> [Work required]:
Render the records from the line containing "Of the two items" through the line containing "point (166, 416) →", both included, as a Markdown table with columns Row and Text, numbering each line and leaving out blank ones.
===== Records for processing
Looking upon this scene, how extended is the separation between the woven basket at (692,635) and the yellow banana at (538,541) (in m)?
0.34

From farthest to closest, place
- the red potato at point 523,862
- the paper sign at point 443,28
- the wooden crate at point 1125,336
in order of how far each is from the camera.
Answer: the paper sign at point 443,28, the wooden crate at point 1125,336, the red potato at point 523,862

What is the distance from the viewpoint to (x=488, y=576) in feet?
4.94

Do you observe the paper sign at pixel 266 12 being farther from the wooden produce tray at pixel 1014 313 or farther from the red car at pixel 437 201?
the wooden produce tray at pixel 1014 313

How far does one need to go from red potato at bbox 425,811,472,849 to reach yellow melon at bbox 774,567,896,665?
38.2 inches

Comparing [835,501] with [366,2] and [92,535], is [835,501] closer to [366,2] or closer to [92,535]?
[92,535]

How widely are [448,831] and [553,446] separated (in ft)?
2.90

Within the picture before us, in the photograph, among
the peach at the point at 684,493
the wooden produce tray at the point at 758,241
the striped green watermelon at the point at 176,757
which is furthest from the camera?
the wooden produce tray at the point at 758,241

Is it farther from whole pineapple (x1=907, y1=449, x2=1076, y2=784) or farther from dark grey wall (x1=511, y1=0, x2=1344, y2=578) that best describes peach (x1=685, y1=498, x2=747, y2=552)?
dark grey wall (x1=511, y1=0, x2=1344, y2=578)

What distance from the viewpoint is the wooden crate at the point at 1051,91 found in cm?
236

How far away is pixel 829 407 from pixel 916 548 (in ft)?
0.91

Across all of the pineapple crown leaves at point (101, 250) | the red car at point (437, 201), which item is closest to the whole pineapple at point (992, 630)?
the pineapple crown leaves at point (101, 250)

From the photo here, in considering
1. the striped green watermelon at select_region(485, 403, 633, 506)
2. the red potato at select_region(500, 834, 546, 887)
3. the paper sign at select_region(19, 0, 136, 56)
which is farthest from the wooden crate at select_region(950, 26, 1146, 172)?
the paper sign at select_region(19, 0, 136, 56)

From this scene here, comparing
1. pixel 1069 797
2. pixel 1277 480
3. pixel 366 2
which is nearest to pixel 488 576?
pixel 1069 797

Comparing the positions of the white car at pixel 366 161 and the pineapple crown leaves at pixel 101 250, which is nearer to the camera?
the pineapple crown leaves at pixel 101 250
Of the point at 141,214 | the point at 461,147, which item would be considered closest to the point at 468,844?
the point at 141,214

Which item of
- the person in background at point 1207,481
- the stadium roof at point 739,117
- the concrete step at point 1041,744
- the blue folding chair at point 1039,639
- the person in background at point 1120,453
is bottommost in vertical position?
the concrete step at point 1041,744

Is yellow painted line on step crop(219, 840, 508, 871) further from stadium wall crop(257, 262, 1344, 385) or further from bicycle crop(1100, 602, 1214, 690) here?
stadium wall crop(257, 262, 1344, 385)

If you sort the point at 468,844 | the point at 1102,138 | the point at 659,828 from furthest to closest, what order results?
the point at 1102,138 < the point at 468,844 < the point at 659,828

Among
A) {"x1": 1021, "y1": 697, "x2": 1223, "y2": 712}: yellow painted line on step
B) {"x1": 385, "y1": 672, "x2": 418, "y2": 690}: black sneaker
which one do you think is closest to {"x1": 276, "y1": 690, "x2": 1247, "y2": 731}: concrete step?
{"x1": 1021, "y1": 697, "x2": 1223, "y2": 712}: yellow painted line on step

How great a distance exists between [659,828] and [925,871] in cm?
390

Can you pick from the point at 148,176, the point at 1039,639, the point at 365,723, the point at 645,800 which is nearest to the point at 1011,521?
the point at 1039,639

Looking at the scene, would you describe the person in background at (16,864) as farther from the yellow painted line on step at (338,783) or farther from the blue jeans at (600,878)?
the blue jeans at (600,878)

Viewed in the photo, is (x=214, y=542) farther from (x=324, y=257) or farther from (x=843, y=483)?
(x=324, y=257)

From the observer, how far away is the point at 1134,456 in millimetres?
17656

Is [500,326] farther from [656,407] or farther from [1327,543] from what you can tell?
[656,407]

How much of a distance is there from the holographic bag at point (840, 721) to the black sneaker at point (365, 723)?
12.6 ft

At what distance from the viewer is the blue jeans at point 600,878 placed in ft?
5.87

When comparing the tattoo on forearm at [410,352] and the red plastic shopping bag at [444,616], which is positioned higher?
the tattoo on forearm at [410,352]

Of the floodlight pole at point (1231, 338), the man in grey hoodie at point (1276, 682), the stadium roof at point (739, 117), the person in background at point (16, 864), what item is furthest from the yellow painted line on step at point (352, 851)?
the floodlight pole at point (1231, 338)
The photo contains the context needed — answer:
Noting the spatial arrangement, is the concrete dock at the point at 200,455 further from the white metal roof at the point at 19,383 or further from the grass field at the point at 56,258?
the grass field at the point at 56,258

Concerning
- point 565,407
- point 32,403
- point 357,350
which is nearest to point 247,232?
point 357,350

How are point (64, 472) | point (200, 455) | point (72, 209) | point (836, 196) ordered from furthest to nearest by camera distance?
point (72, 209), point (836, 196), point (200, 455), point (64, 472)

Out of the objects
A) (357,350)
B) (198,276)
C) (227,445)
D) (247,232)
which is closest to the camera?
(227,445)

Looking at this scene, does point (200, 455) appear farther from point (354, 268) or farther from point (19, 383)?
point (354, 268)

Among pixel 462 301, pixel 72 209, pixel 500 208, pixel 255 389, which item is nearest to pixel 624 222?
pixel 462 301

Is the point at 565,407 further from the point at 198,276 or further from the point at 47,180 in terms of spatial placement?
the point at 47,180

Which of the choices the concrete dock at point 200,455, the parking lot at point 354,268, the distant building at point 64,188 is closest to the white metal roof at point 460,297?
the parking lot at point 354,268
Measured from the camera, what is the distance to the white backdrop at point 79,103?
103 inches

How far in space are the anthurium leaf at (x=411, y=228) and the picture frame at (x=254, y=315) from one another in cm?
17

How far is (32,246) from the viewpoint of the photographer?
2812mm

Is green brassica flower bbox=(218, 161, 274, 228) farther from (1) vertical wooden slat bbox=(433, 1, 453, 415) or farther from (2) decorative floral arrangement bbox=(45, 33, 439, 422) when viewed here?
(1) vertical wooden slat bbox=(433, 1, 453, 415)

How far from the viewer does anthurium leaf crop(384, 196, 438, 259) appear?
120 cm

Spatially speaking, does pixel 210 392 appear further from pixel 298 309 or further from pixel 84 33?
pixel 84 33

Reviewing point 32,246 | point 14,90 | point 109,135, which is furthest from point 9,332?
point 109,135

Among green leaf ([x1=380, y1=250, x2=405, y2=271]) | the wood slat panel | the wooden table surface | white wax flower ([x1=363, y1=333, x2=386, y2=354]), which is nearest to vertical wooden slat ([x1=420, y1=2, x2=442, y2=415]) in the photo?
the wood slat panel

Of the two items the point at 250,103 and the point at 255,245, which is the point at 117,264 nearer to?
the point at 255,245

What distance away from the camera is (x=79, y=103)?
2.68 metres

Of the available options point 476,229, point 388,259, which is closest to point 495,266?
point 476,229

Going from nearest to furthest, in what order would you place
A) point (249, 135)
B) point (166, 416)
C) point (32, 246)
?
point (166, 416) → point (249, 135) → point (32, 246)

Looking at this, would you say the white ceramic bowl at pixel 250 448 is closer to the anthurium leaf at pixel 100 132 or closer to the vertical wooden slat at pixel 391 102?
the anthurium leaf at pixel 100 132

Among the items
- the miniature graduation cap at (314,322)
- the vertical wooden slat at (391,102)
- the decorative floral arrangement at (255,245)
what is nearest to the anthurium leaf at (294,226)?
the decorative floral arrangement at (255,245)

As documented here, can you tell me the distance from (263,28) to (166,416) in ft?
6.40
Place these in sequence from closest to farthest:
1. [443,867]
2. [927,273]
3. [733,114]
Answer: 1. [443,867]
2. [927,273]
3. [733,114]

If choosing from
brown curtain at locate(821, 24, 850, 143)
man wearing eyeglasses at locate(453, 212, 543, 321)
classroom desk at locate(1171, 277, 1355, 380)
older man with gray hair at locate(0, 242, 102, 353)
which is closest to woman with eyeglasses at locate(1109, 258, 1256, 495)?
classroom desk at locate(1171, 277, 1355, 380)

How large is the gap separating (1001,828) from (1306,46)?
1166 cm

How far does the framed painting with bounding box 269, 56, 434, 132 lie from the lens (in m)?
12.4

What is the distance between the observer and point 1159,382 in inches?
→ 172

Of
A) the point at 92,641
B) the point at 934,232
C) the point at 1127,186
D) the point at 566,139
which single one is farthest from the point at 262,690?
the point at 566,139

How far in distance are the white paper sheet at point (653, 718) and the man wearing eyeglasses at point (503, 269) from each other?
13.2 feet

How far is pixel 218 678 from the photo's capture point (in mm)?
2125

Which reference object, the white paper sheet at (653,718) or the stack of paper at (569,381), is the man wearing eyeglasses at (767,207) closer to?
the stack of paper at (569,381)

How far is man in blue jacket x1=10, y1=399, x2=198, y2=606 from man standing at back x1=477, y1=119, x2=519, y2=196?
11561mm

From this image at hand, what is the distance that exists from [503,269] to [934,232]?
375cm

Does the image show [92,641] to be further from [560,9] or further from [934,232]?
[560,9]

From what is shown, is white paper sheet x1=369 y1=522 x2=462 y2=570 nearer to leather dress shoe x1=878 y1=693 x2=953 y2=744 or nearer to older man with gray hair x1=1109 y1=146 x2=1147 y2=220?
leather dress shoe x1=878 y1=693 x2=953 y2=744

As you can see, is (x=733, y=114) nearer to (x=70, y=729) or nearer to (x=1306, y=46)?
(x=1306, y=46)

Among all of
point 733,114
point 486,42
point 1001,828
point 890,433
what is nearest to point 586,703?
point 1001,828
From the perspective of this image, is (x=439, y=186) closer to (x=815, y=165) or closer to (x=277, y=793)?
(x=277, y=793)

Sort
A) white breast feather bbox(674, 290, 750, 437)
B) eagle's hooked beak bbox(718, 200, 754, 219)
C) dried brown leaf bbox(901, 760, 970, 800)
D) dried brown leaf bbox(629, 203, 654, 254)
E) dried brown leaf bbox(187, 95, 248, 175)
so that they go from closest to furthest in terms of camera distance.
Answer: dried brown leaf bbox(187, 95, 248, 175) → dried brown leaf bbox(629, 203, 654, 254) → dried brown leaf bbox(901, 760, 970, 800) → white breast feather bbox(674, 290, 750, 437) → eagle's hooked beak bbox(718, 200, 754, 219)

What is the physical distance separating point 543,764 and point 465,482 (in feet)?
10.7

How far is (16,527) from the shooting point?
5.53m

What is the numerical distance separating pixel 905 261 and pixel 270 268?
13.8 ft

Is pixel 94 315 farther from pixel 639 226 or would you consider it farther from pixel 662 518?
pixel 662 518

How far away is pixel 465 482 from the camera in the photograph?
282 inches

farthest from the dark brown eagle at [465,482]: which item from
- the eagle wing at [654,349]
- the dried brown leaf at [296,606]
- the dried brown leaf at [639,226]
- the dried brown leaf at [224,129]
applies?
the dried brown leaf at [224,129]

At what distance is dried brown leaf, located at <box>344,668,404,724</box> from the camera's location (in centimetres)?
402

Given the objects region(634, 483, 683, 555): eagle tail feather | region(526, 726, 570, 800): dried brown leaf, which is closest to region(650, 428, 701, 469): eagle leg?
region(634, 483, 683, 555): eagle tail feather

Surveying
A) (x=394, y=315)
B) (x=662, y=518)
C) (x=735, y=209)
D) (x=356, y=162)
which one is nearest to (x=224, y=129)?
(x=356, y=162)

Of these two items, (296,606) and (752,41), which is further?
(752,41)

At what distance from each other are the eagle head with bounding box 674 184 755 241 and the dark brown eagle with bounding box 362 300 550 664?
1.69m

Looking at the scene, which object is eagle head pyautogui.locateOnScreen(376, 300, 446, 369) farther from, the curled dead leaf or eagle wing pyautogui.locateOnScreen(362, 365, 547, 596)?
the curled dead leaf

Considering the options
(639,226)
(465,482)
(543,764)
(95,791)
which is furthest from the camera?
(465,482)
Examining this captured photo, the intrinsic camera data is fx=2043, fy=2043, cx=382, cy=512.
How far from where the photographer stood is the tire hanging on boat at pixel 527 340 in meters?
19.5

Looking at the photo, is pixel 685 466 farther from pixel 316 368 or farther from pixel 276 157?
==========
> [Task response]:
| Row | Text |
|---|---|
| 1 | Of the two items the point at 250,103 and the point at 255,245, which is the point at 117,264 nearer to? |
| 2 | the point at 255,245 |
| 3 | What distance away from the camera is (x=79, y=103)? |
| 4 | 2.68 metres |
| 5 | Of the available options point 476,229, point 388,259, which is closest to point 495,266? |
| 6 | point 476,229 |
| 7 | Going from nearest to furthest, in what order would you place |
| 8 | A) point (249, 135) |
| 9 | B) point (166, 416) |
| 10 | C) point (32, 246) |
| 11 | ? |
| 12 | point (166, 416) → point (249, 135) → point (32, 246) |